Proof. \[\begin{align*} \sum_{S} (-1)^{|S|} N_\ge(S) &= \sum_{S} (-1)^{|S|} \sum_{\substack{x \\ x \text{ satisfies } S}} 1 \\ &= \sum_{x} \sum_{\substack{S \\ x \text{ satisfies } S}} (-1)^{|S|} \\ &= \sum_{x} \sum_{S \subseteq I_x} (-1)^{|S|} \\ &= \sum_{x} \begin{cases} 1 & \text{if } |I_x| = 0 \\ 0 & \text{if } |I_x| \ge 1 \end{cases} \\ &= N_{=}(\varnothing). \end{align*}\]

Only the elements which satisfy no properties are left in the sum.

5.6 Application 1: Surjections

As in Section 5.4, let \(X\) be the set of all functions from \([m]\) to \([n]\) and let \(P_i\) be the set of functions where \(i\) is never an output: \(f(x) \neq i\) for any input \(x\).

Lemma 5.1  

  1. The number of functions from an \(m\) element set to an \(n\) element set is \(n^m\).
  2. The number of functions from an \(m\) element set to an \(n\) element set that avoid \(k\) outputs is \((n - k)^m\).

Proof.

  1. There are \(n\) choices for \(f(1)\) and \(n\) choices for \(f(2)\), etc. So there are \(n^m\) choices in total for \(f(1), \dots, f(m)\).
  2. If we are avoiding \(k\) outputs then there are only \(n - k\) choices for each of \(f(1),\dots,f(m)\) so \((n - k)^m\).

With this in mind, we have \(N_\ge(S) = (n - k)^m\) if \(|S| = k\) (we avoid at least the specified \(k\) outputs). So by inclusion exclusion, the number of functions which avoid no outputs (i.e. surjections) is

\[\begin{align*} &N_\ge(\varnothing) - \sum_i N_\ge(i) + \sum_{i < j} N_\ge(i,j) - \cdots \\ &\hspace{4em} = n^m - \sum_i (n - 1)^m + \sum_{i < j} (n - 2)^m - \cdots. \end{align*}\]

And since there are \(\binom{n}{k}\) ways to choose \(k\) outputs to avoid, we can also write this as

\[ n^m - \binom{n}1 (n - 1)^m + \binom{n}2 (n - 2)^m - \dots = \sum_{k} \binom{n}k (-1)^k (n - k)^m. \]

The textbook calls this number \(S(m,n)\).

NoteNote

In the above application, \(N_\ge(S) = (n - k)^m\) only depended on the size \(k\) of \(S\). This is true in many but not all examples.
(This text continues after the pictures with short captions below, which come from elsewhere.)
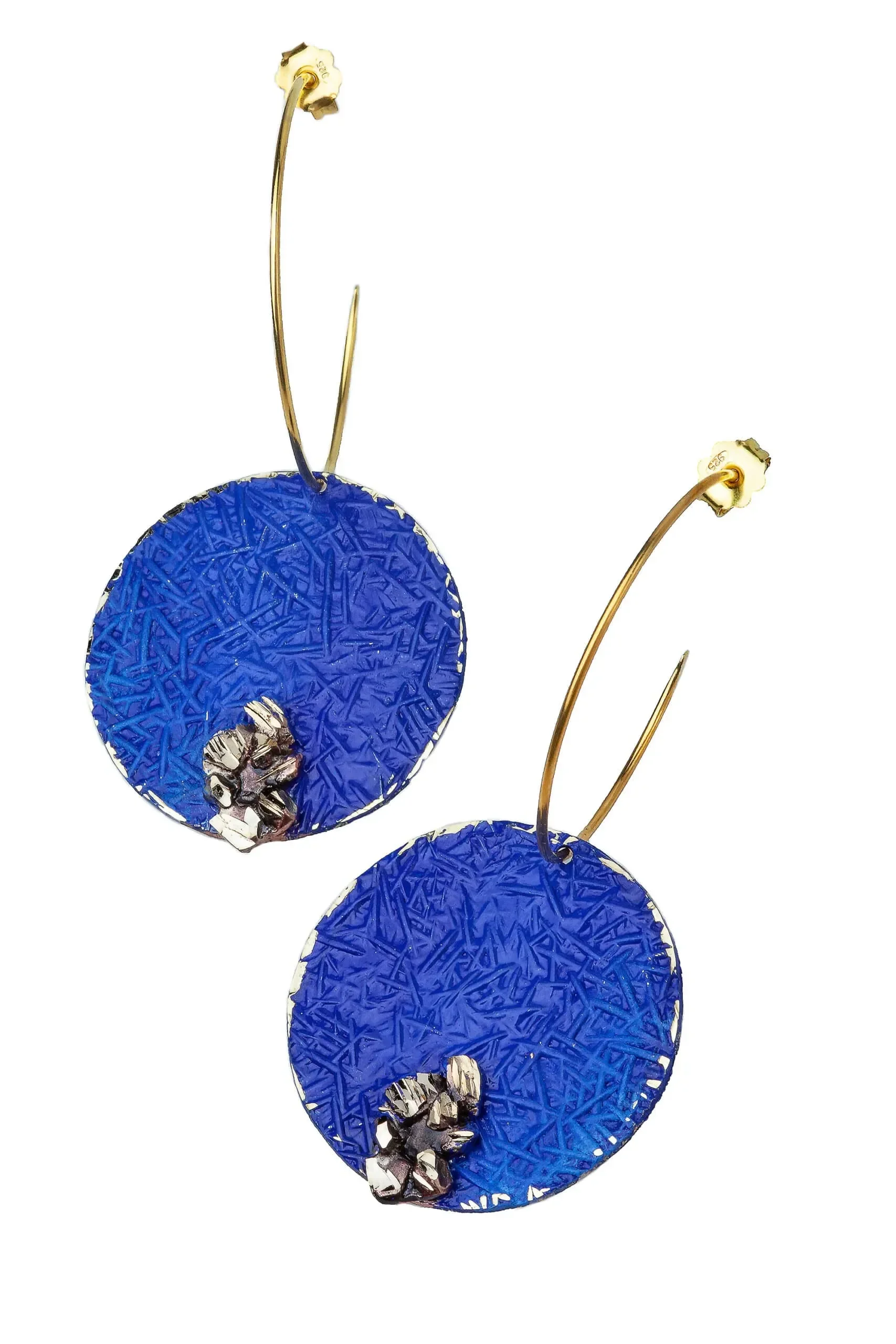 Handmade Jewellery | Gold plated silver and bronze hoops with blue patina gallery 1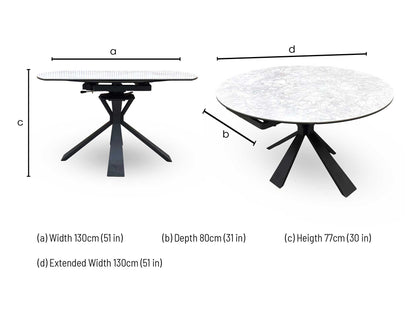 Technical dimension diagram for the ‘Crete’ Round Swivel Extending Dining Table: Diameter 120cm (closed) extending to 180cm (open), Height 76cm.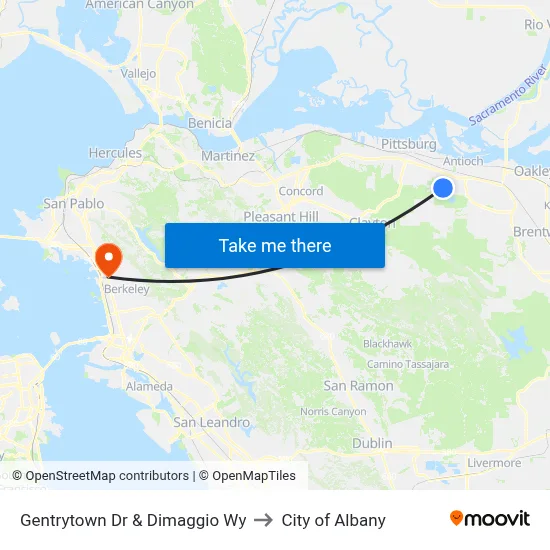 Gentrytown Dr & Dimaggio Wy to City of Albany map
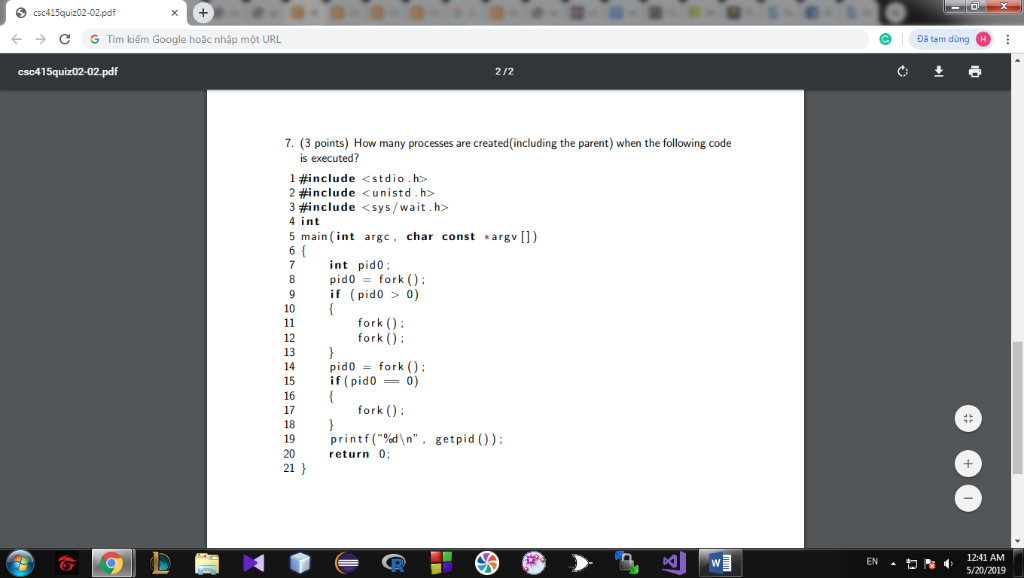 csc415quiz02-02pdf ← → G Tìm kiếm Google hoac nhap môt URL csc415quiz02-02.pdf 2/2 7. (3 points) How many processes are creat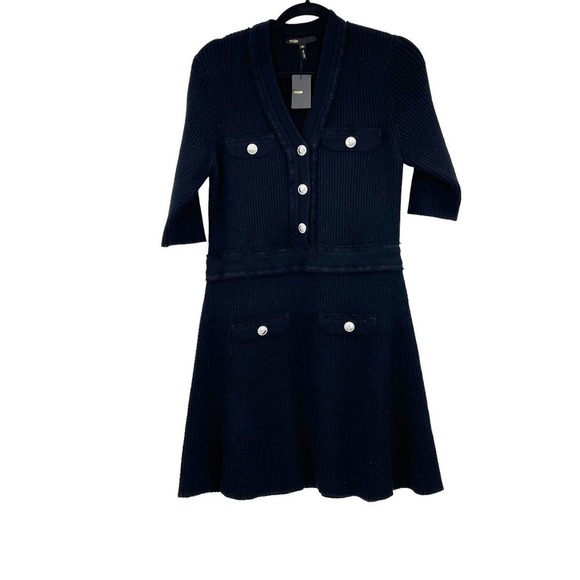 Maje Rimosala Rib-Knit Mini Dress Banded waist Black Size 8 NWT - Picture 2 of 10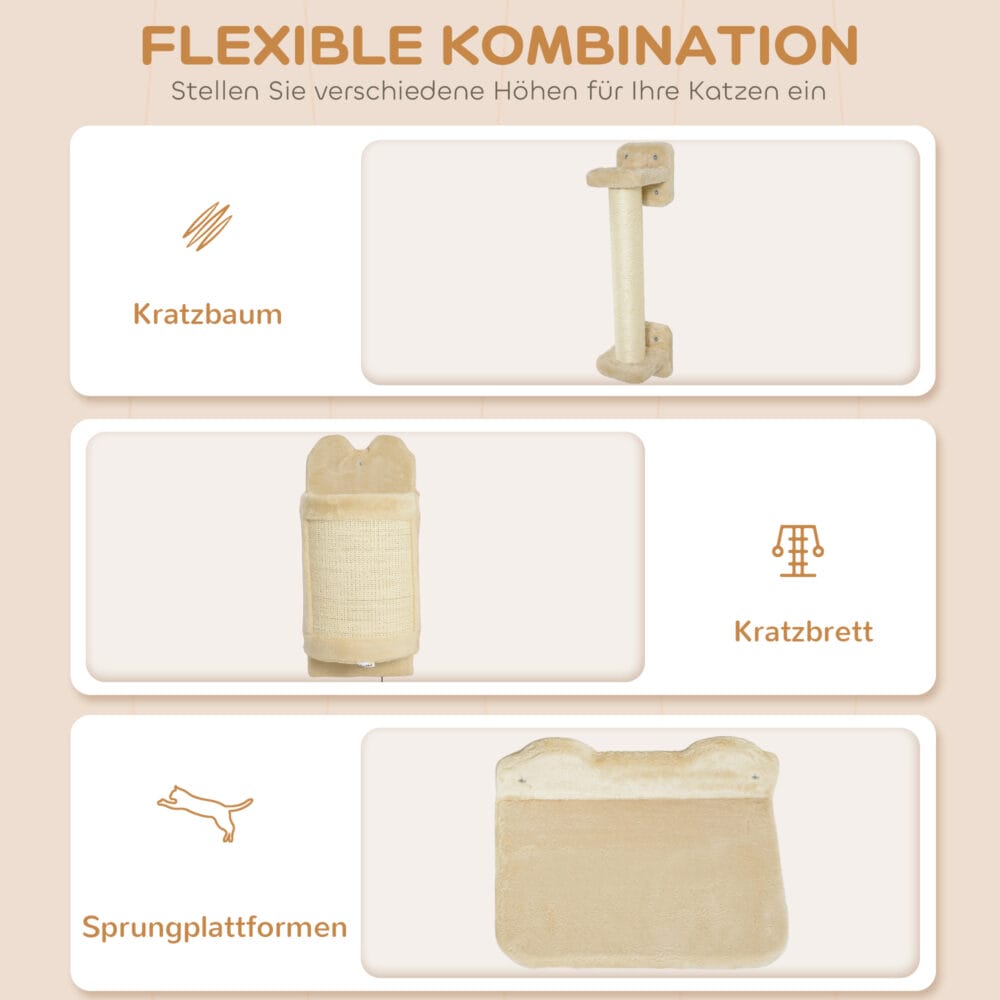 Beige 4-teilige Katzenkletterwand mit Kratzbrett bis 5kg.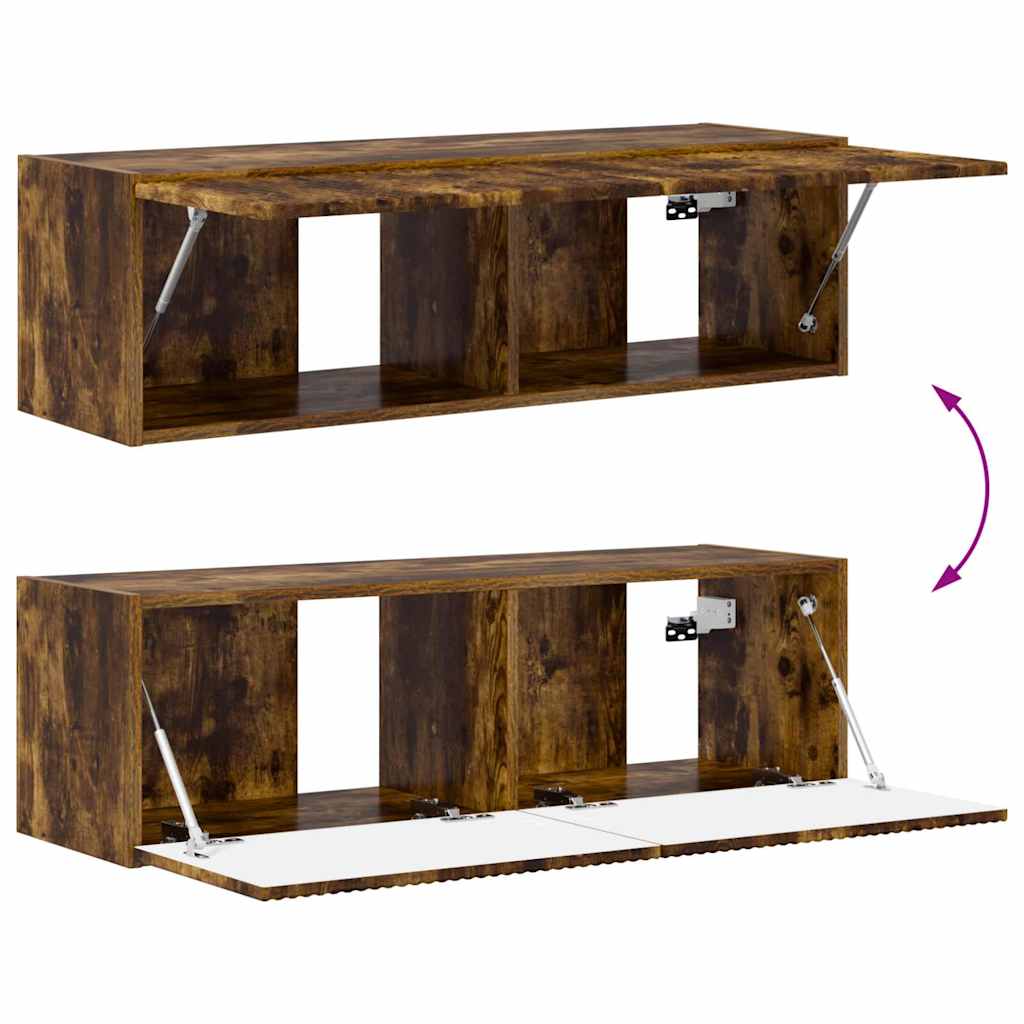 TV zidni ormar Zidne 2 pcs Dimljeni hrast 98 x 31 x 29,5 cm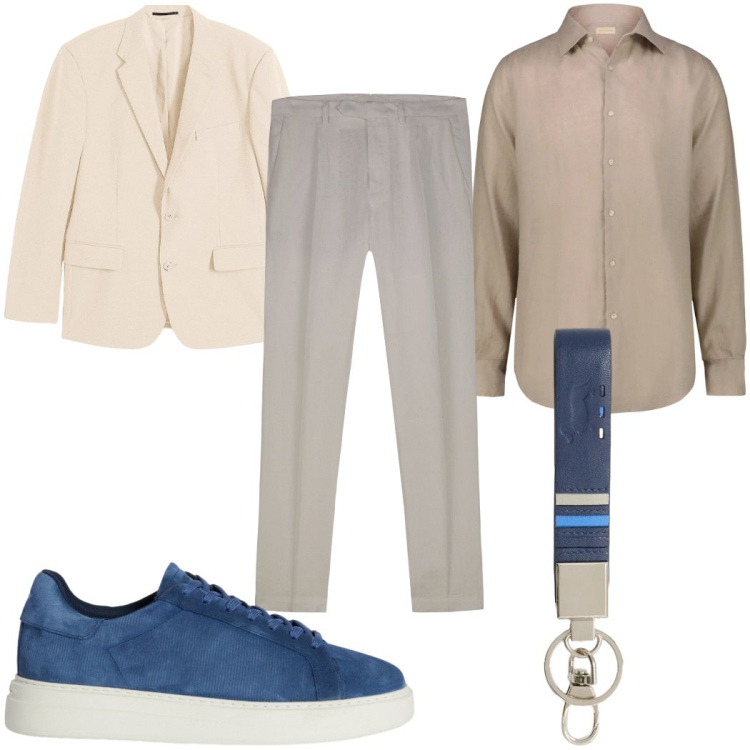 Outfit uomo - Total look #2374143. Stile Casual per Ufficio. Abbinamento con giacche, portachiavi, sneakers, camicie, pantaloni.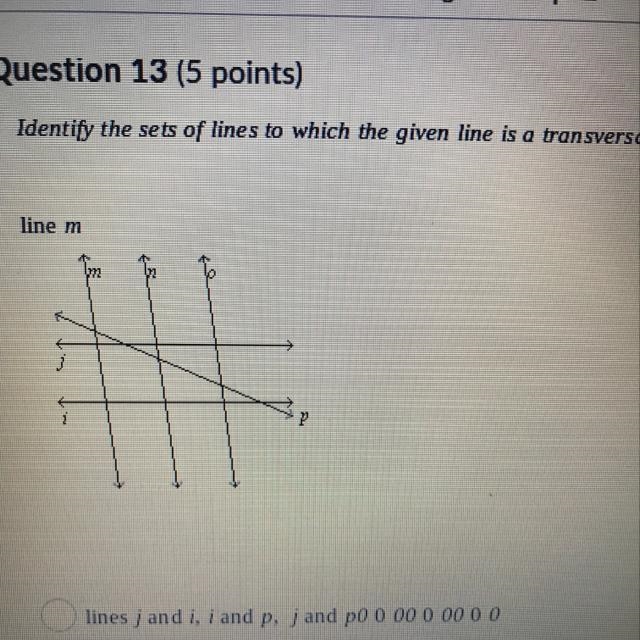 Identify the sets of lines to which the given line is a transversal. Line m-example-1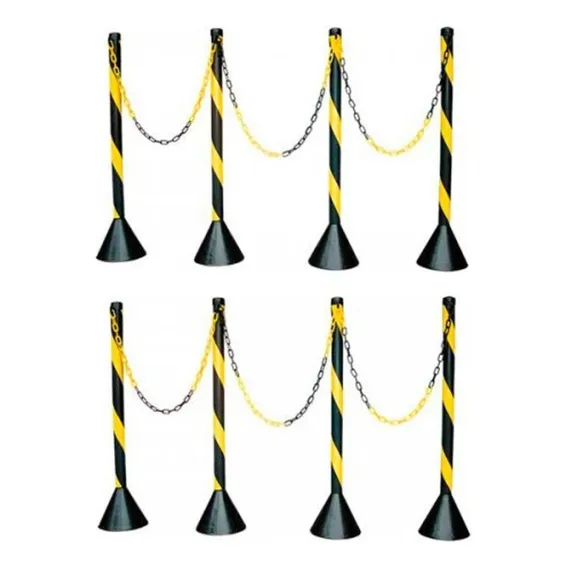 Kit 8 Pedestal Organizador Filas + 20 Mts Corrente Plástica Fita Amarela E Preta Pedestal Amarelo E Preto Foto 1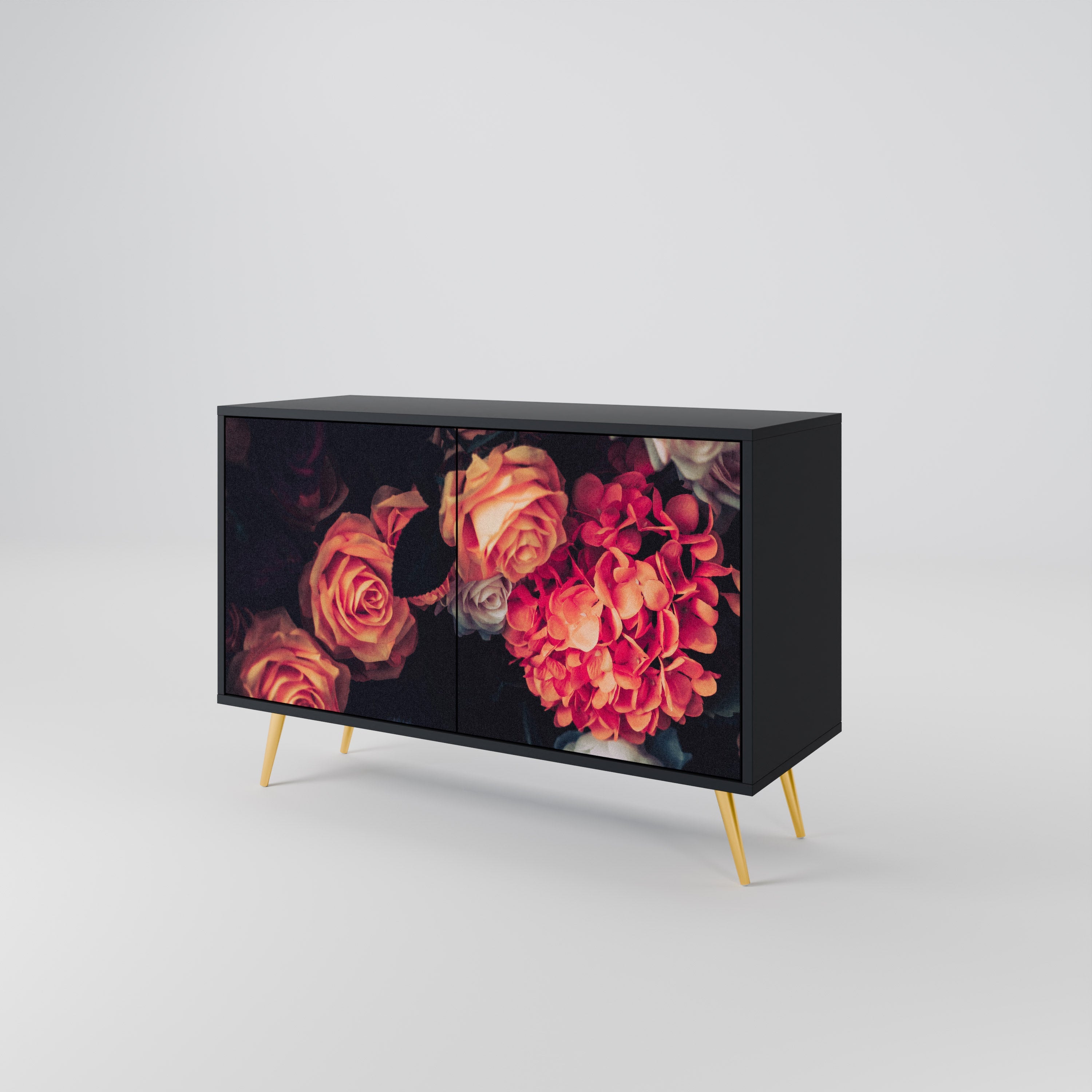 NEVERENDING BLOOM 2-Door Sideboard in Black Finish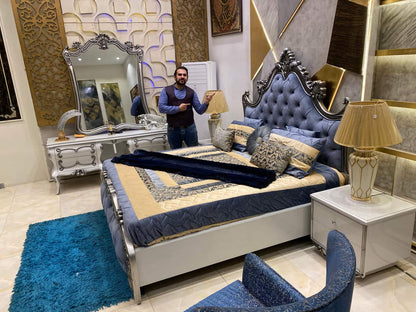 Luxurious Upholstered King Bed Set with Elegant Nightstands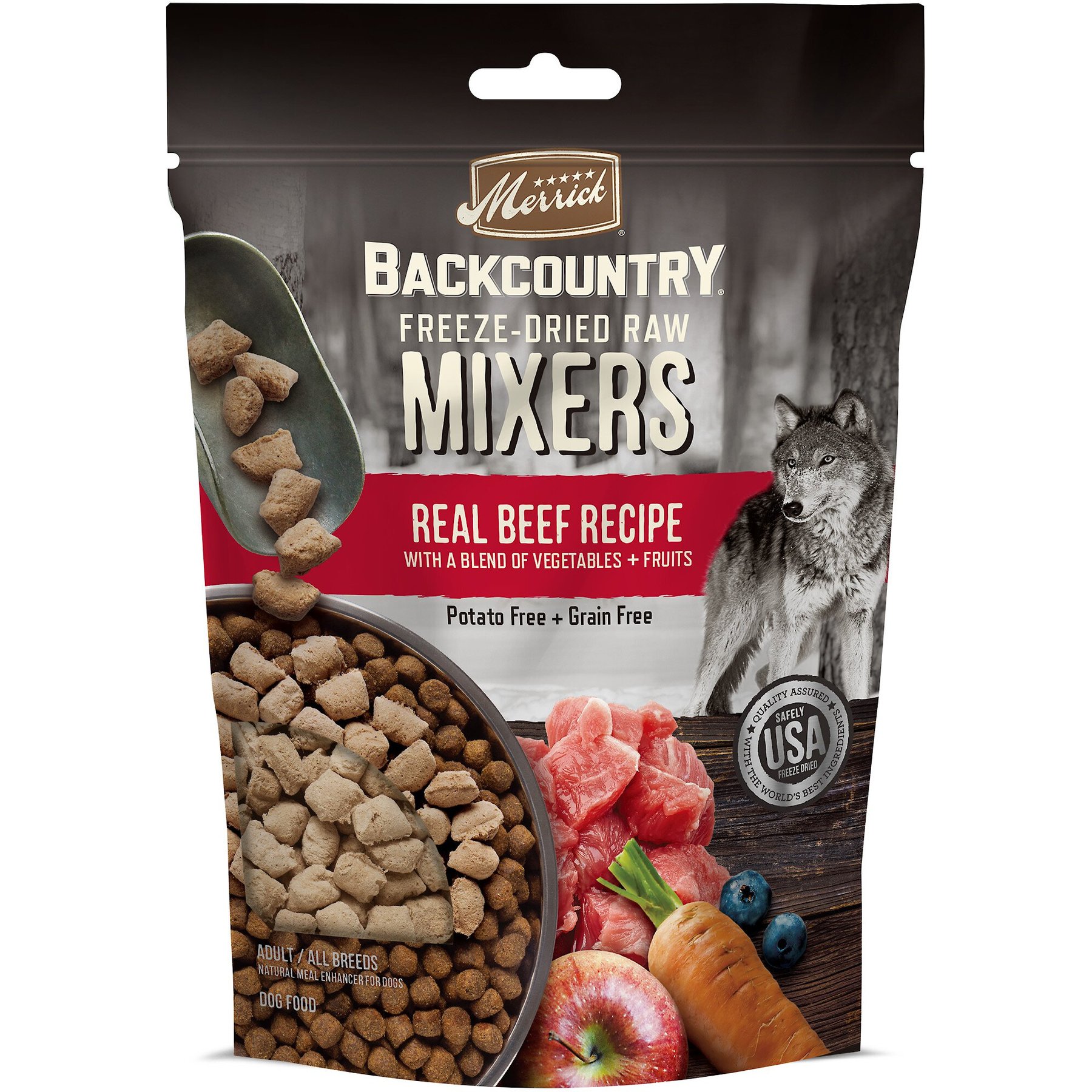 MERRICK Backcountry Freeze Dried Raw Real Beef Recipe Grain Free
5.7 Application 2: Derangements

Let \(X\) be the set of all permutations of \([n]\). We wish to count the permutations with no fixed points. So let \(P_i\) be the property that \(i\) is a fixed point. Then \(N_{=}(\varnothing)\) is the number of permutations with zero fixed points. This number is called \(d_n\) in the textbook.

Lemma 5.2  

  1. The number of permutations of \([n]\) is \(n!\)
  2. The number of permutations with at least \(k\) specified fixed points is \((n - k)!\)

Proof.

  1. Discussed in Chapter 2 of the book.
  2. To say that there are \(k\) specified fixed points means were are permuting the other \(n - k\) items. Similar to (a), there are \((n - k)!\) ways to permute \(n - k\) items.

Applying Inclusion/Exclusion, we thus have \[ d_n = n! - \binom{n}1 (n - 1)! + \binom{n}2 (n - 2)! - \dots = \sum_{k} \binom{n}k (-1)^k (n - k)!. \] Again, there are \(\binom{n}k\) ways to choose a set \(S\) of \(k\) fixed points and each of these has the same number \(N_\ge(S) = (n - k)!\).